----- DATA FOR THE TASK
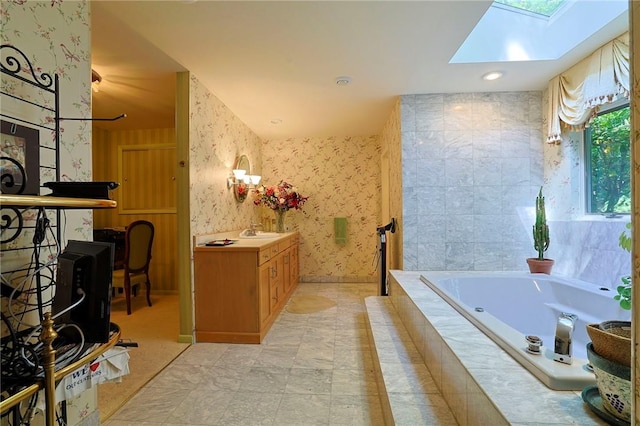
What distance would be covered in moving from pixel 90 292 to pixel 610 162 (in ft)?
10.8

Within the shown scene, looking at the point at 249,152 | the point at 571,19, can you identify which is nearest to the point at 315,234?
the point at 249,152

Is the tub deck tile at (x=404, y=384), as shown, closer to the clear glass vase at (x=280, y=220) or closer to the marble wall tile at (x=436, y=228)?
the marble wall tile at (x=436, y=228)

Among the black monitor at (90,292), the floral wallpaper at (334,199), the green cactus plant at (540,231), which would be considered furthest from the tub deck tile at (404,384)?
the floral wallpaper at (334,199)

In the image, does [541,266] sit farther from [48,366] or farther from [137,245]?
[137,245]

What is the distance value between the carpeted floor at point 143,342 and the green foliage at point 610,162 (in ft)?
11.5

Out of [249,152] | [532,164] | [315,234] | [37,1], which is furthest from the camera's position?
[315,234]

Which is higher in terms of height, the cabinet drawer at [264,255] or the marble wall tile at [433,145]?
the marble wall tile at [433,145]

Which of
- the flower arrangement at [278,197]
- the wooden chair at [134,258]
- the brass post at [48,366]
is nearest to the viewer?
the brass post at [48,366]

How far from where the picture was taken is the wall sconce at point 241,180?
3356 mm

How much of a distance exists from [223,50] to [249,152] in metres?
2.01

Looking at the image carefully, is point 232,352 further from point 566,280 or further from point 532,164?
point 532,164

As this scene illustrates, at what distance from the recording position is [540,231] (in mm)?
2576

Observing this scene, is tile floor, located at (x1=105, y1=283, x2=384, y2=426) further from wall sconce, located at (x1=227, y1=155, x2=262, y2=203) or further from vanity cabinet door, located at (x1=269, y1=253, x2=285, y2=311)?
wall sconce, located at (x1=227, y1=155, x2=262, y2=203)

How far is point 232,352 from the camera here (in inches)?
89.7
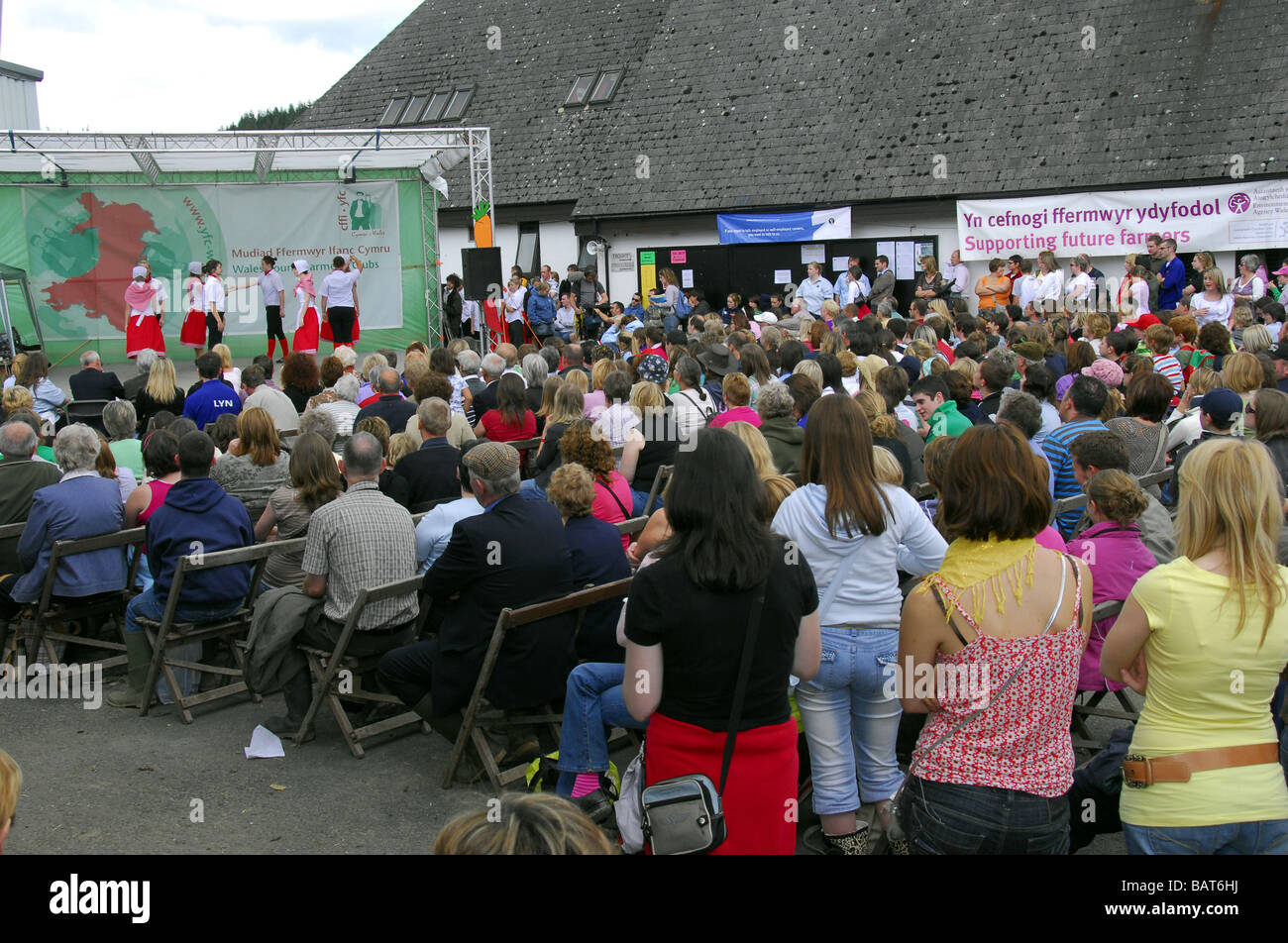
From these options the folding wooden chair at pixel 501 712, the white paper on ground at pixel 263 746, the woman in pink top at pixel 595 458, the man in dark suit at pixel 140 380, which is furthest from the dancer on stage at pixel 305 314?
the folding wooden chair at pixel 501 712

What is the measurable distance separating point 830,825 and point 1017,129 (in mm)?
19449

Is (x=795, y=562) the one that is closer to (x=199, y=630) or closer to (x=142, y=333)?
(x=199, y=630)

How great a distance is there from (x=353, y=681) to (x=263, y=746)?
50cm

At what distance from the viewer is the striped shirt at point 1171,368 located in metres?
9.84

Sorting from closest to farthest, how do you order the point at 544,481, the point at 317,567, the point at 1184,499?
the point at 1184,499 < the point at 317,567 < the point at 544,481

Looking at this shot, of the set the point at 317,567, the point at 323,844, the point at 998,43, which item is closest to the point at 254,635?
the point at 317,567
----------
----- DATA FOR THE TASK
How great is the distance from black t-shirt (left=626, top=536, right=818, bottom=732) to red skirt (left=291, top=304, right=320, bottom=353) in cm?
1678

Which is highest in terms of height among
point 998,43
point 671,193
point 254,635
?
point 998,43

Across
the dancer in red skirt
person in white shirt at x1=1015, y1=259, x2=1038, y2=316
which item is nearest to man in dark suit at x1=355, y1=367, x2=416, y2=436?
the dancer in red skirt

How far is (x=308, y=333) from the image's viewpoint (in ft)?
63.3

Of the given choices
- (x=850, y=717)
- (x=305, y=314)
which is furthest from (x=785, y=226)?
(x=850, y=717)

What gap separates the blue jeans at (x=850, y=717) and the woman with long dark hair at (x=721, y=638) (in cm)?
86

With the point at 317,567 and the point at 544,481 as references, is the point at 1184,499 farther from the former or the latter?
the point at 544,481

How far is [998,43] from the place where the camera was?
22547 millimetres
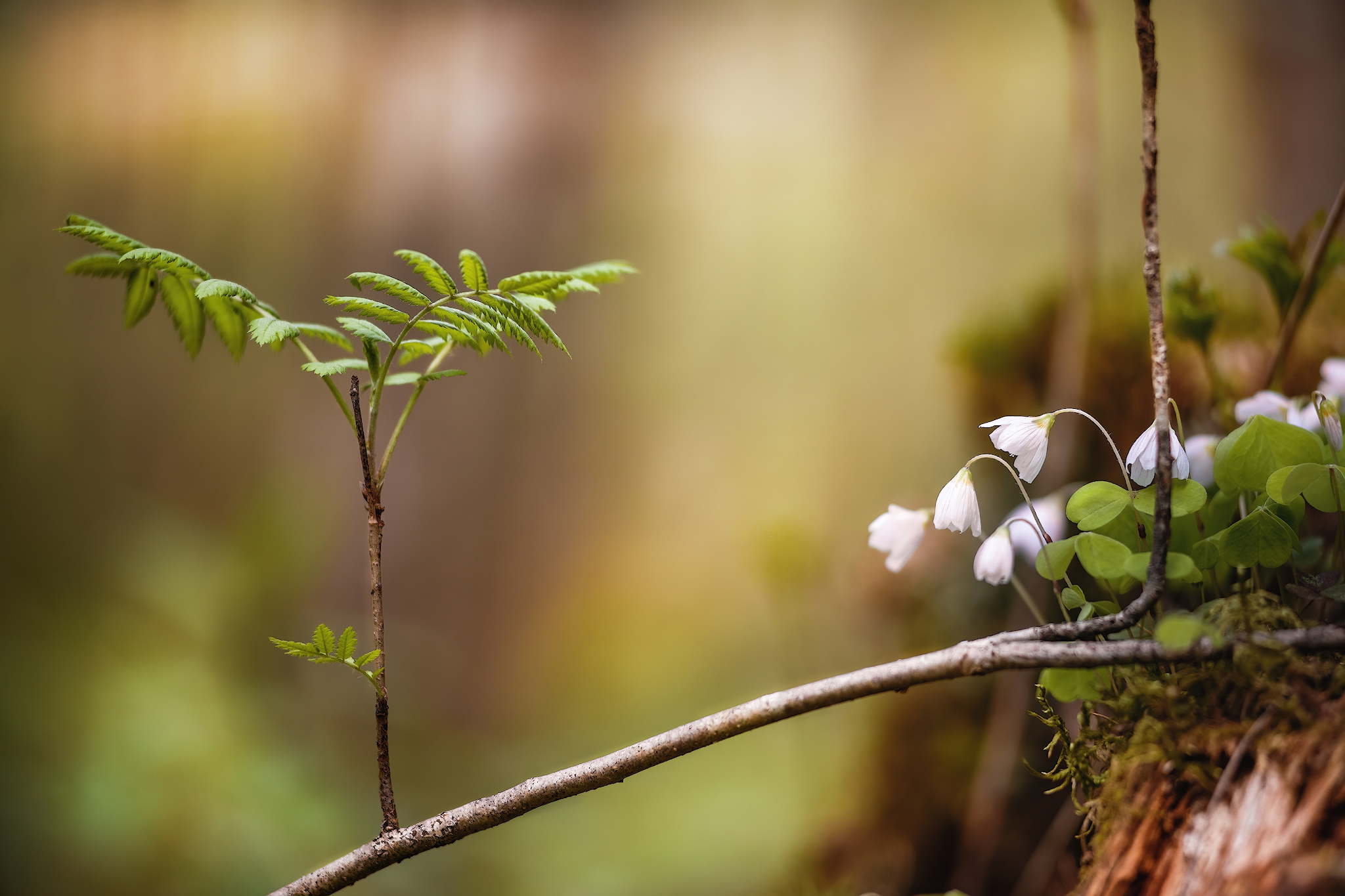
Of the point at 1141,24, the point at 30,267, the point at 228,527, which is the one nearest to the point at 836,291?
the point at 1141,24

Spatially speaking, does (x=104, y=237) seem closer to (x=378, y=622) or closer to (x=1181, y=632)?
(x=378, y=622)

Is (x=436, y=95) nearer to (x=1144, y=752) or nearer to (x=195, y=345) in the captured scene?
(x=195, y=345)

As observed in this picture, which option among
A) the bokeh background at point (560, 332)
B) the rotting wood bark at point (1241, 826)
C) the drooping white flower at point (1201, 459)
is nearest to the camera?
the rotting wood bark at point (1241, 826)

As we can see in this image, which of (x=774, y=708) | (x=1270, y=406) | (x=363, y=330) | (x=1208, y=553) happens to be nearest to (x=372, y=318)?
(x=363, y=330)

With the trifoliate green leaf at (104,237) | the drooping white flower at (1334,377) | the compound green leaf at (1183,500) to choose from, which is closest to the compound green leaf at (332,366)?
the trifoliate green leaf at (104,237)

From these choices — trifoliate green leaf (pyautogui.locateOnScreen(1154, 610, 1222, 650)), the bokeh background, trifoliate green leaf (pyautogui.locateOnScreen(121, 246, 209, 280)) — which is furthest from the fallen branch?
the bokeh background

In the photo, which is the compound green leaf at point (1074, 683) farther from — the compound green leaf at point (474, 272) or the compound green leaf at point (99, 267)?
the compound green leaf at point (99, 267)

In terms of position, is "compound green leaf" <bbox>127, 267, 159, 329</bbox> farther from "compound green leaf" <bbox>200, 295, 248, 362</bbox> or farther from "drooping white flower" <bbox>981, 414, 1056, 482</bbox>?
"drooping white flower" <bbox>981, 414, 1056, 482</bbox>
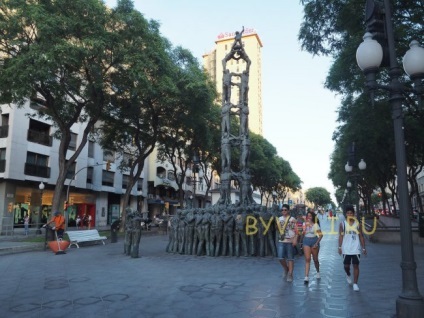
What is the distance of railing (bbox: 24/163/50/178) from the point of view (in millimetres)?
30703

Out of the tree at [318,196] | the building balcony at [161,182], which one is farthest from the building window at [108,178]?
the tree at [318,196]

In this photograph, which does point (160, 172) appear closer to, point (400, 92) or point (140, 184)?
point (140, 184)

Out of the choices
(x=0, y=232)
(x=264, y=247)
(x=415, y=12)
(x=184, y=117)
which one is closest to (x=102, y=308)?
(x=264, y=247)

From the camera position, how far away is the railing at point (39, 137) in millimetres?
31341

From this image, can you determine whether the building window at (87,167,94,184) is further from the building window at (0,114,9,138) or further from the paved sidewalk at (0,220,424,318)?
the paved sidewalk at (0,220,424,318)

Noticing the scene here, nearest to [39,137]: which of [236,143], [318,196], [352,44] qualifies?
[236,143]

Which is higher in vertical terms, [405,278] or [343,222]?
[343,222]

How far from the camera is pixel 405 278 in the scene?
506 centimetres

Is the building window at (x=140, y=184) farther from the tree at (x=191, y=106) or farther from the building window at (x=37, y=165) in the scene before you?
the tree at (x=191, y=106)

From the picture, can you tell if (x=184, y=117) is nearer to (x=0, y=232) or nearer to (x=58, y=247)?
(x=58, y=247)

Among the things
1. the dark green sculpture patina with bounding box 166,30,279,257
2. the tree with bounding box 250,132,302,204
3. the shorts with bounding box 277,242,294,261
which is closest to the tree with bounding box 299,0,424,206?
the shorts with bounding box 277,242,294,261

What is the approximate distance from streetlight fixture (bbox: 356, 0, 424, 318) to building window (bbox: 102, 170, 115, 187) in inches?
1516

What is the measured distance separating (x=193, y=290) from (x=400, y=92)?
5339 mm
----------
----- DATA FOR THE TASK
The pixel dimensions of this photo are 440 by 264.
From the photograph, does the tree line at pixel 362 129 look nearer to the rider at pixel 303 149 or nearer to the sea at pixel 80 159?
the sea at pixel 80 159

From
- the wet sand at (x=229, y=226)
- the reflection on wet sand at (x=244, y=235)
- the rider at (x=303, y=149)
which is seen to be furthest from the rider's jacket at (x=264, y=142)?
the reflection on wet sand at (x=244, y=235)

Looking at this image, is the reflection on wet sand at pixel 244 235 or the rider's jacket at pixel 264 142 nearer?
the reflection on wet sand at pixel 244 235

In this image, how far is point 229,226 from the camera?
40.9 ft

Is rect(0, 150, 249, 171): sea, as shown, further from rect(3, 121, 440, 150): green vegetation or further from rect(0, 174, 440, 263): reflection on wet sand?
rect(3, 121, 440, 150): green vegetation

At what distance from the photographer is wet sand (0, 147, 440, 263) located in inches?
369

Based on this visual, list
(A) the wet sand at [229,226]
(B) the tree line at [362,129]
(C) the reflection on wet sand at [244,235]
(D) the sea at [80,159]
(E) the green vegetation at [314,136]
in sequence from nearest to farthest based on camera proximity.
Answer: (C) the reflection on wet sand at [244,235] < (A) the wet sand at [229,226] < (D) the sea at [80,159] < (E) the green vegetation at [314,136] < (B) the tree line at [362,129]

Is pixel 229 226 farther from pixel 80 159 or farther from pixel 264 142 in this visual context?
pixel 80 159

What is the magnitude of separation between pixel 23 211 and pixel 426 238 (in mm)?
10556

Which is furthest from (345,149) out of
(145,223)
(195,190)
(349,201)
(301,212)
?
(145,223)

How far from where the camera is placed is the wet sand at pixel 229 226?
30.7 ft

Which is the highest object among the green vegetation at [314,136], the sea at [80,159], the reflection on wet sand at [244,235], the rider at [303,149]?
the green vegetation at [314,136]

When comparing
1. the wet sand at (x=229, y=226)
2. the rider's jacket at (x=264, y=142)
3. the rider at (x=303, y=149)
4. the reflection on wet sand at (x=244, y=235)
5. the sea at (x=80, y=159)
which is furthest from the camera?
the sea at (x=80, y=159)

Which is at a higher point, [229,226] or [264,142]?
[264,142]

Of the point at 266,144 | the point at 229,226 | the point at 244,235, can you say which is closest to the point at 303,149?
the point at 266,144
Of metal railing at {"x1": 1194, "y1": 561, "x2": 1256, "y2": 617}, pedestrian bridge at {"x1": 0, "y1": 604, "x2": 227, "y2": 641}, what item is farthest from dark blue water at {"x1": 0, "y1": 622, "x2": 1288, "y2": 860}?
----------
How many lines in the entries above contain the string "vegetation"? Reply with the number only.

6